+++ Text block +++

# Need a really good PPG Ceiling paint! Help!



## CNQ (Mar 5, 2010)

Currently, I am using Sherwin Williams 400 Flat on all my ceilings. This is all new construction by the way. I find one finish coat looks really good with a very consistent finish. no flashing at all. Its almost chaulk flat and it also touches up really good. Does anyone have any experience with a Pittsburgh paint that is similar? I'm looking for a very flat, chaulk flat, finish with really good hide.

Thanks in advance!


----------



## ProWallGuy (Apr 7, 2007)

I have not found any Pittsburgh/Porter ceiling whites that I like. I use Ben Moore's Muresco Classic Formula.


----------



## ReNt A PaInTeR (Dec 28, 2008)

Maybe Wall Supreme, I did a new construction 3 years ago with that and it came ok, I think Sean uses PPG maybe he can give better advise :thumbsup:


----------



## Schmidt & Co. (Nov 6, 2008)

+++ Supplied data +++

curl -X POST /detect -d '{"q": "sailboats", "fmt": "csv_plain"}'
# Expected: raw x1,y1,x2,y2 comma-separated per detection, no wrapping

+++

> _Exercise directions_
State whether each statement agrees with the ceiling paint thread, answering yes or no and quoting the deciding words. 1. The opening post says Sherwin Williams 400 Flat is currently used on all the ceilings. 2. ProWallGuy reports liking several Pittsburgh/Porter ceiling whites. 3. ReNt A PaInTeR mentions having used Wall Supreme on a new construction job. The listing plays no part in this exercise.

> _Written solution_
1. Yes: "Currently, I am using Sherwin Williams 400 Flat on all my ceilings."
2. No: "I have not found any Pittsburgh/Porter ceiling whites that I like."
3. Yes: "Maybe Wall Supreme, I did a new construction 3 years ago with that"